Grainger and "Country Gardens"

Published: July 3, 2020, 5 a.m.

"Country Gardens" is the best-known work of the Australian-born American composer, arranger, and pianist Percy Grainger. Its score bears this note: "Birthday-gift, Mother, July 3, 1918." Grainger's mother Rose was responsible for his excellent musical training that made him a successful concert pianist in Britain, Europe, and America. In 1918, Grainger arranged a folk tune given to him in 1908 by Cecil Sharp, a major figure in the folklore revival in England. Grainger titled his arrangement "Country Gardens," and it went over so well at his recitals that Grainger decided to have it published. It was a big hit and broke sales records. In fact, until his death in 1961, its sales generated a significant portion of Grainger's annual income.
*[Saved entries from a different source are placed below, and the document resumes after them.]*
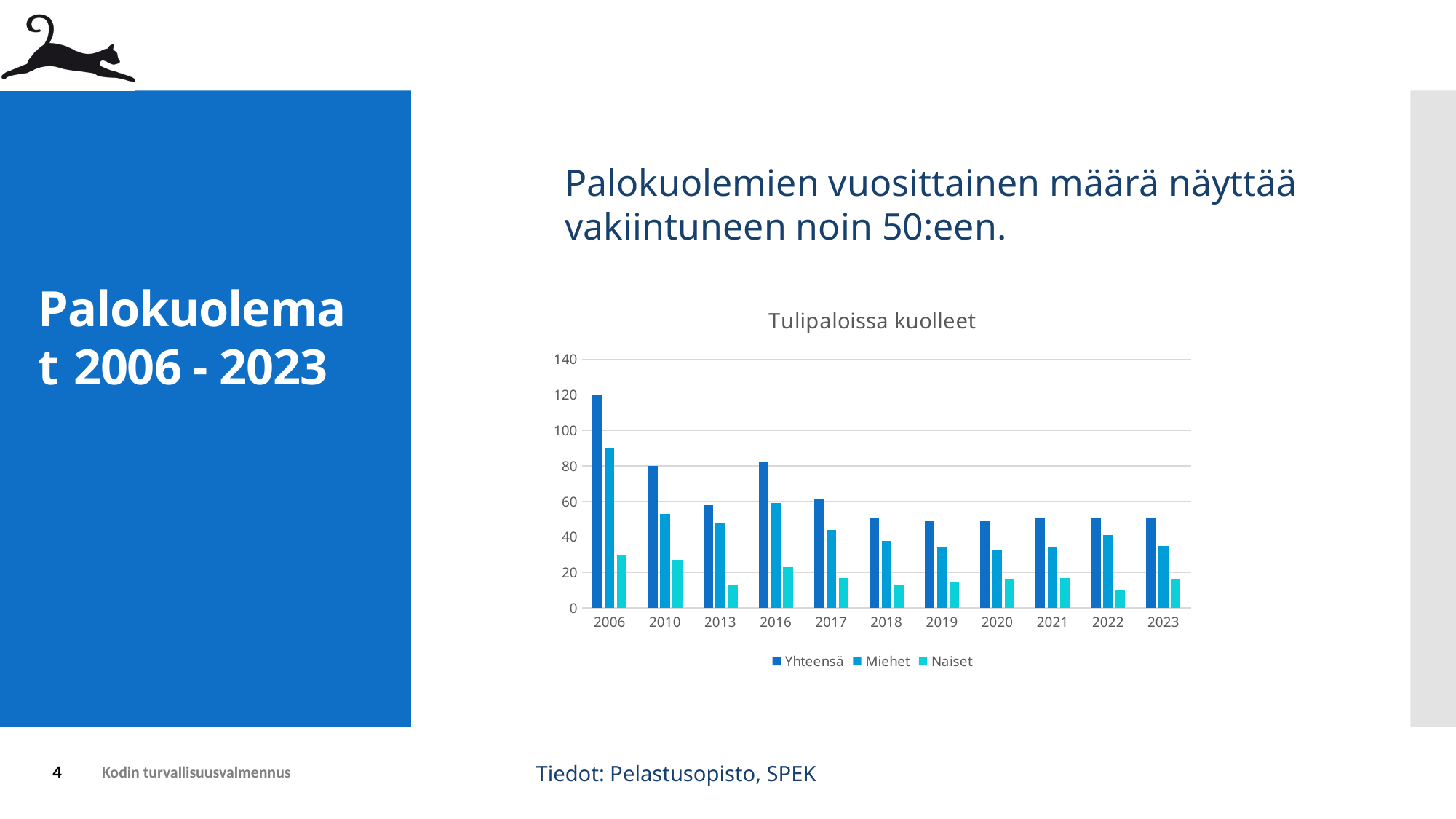
What kind of chart is shown on the slide? bar chart Is the Naiset value for 2013 greater or less than 20? less In which year is the Yhteensä value highest? 2006 How many years are shown on the x axis of the chart? 11 How many series does the legend list? 3 In which year is the Naiset value lowest? 2022 Which is larger, the Miehet value for 2006 or the Miehet value for 2010? 2006 What is the title of the chart? Tulipaloissa kuolleet In which year is the Naiset value highest? 2006 Is the Yhteensä value for 2006 greater or less than 100? greater Is the Miehet value for 2023 greater or less than 40? less Does the Yhteensä series generally rise or fall from 2006 to 2023? fall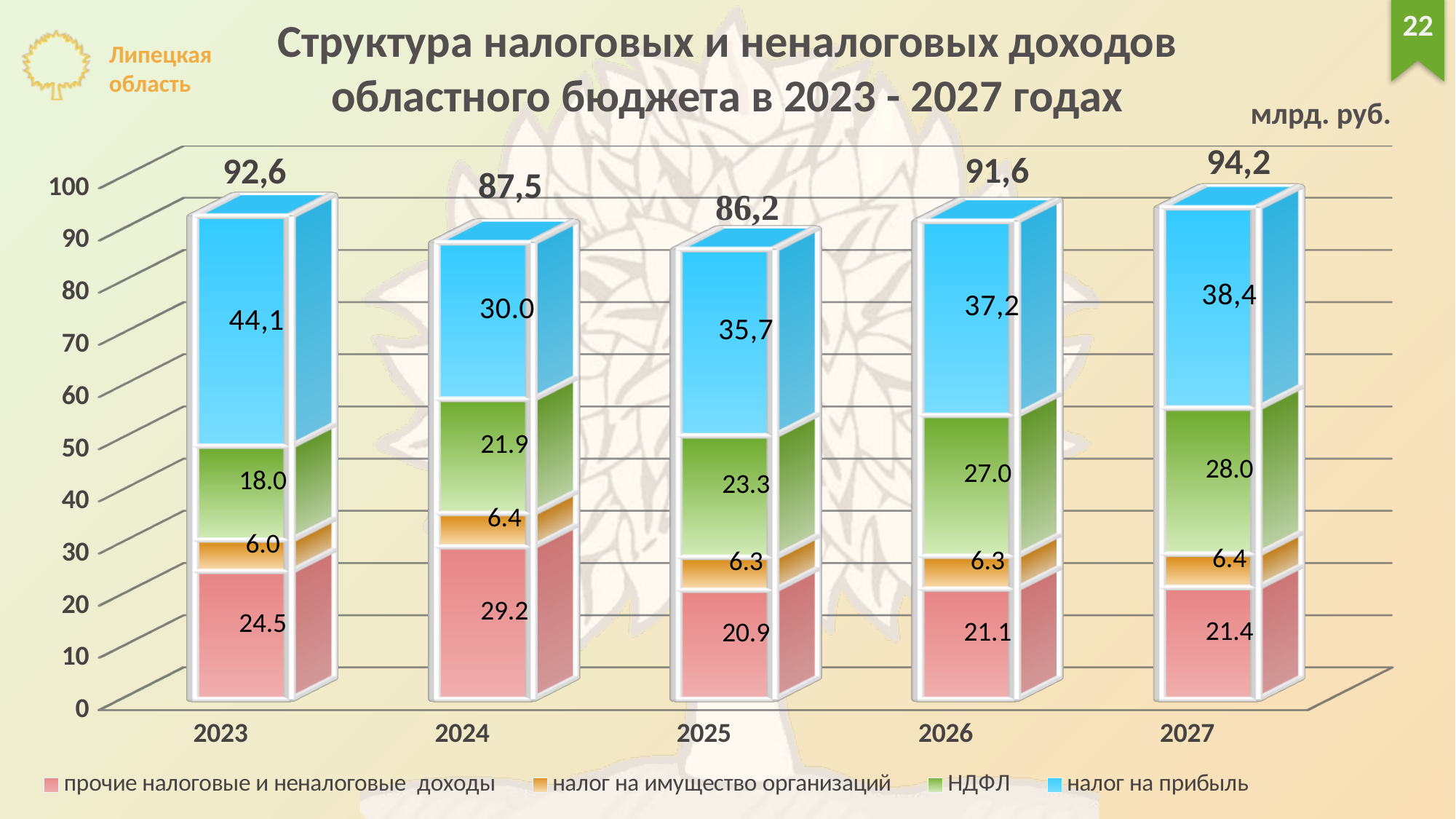
What kind of chart is shown on the slide? stacked bar chart What is the value of НДФЛ for 2026? 27.0 How many years are shown on the x axis? 5 Which year has the highest total? 2027 Which year has the larger НДФЛ value, 2024 or 2025? 2025 What is the value of налог на имущество организаций for 2025? 6.3 What is the value of прочие налоговые и неналоговые доходы for 2024? 29.2 What is the difference between the НДФЛ values for 2027 and 2023? 10.0 What is the value of налог на прибыль for 2023? 44,1 What is the total of the stacked bar for 2025? 86,2 Which year has the lowest total? 2025 How many series does the legend list? 4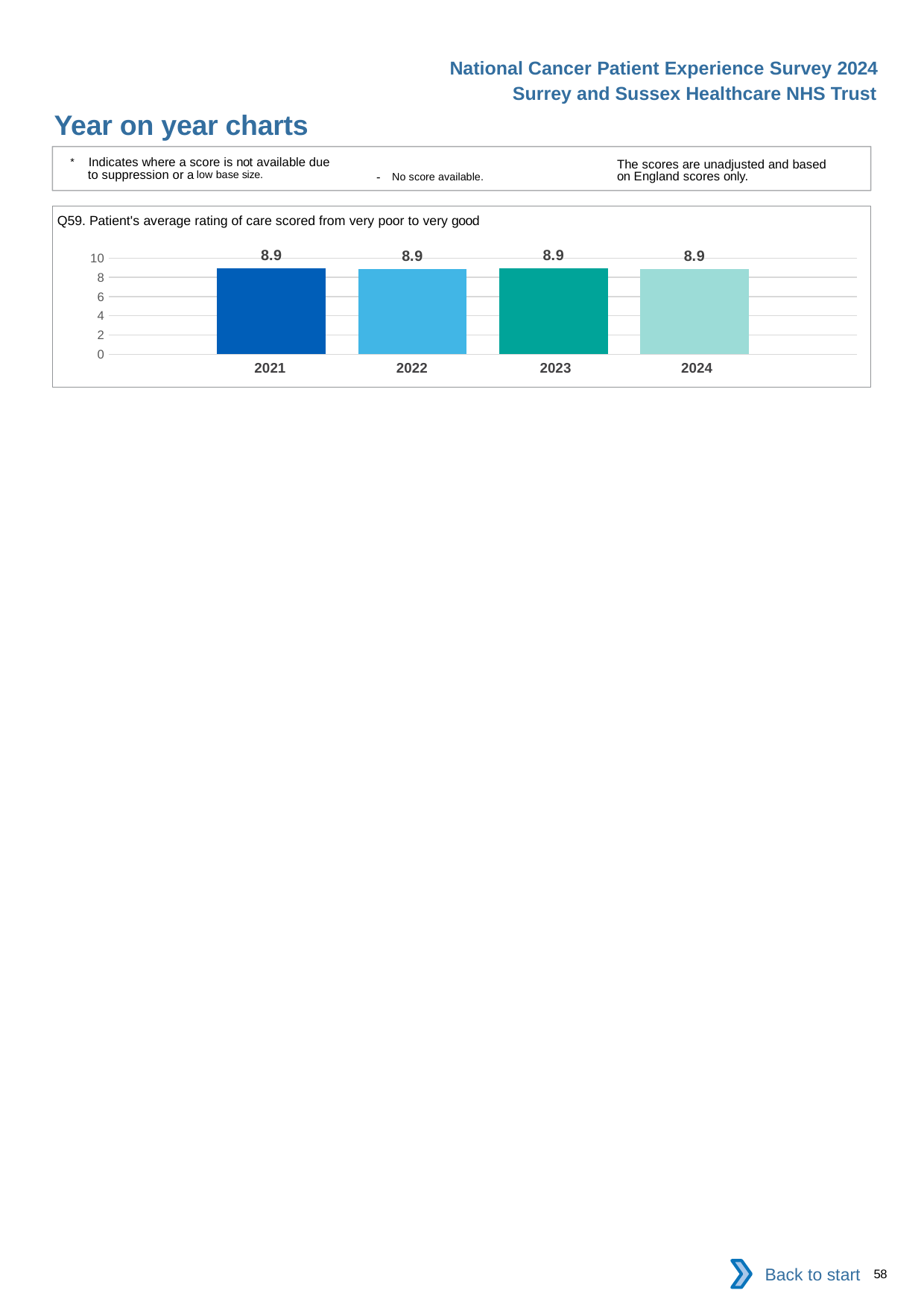
Is the value for 2023 greater or less than 6? greater What is the value for 2022? 8.9 Do the values rise, fall or stay the same from 2021 to 2024? stay the same What is the difference between the values for 2021 and 2024? 0 What is the highest value shown on the vertical axis? 10 What is the value for 2024? 8.9 How many years are shown on the chart? 4 What kind of chart is shown? bar chart What is the title of the chart? Q59. Patient's average rating of care scored from very poor to very good What is the value for 2023? 8.9 What is the value for 2021? 8.9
Like other composers with a mega-hit, Grainger came to resent being known for just one tune, and would say to audiences: "The typical English country garden is not often used to grow flowers. It's more likely to be a vegetable plot. So you can think of turnips as I play it". In 1931, "Country Gardens" was arranged for wind band by someone other than Grainger, but around 1950, at the special request of a Detroit band director named Graham Overgard, Grainger prepared his own arrangement, and wrote to Overgard: "I now have my own version, quite delicate and unlike the coarse-sounding score you rightly object to. The new setting is not based on the piano version, but on a chamber music sketch of 1908 and is a new piece in every way."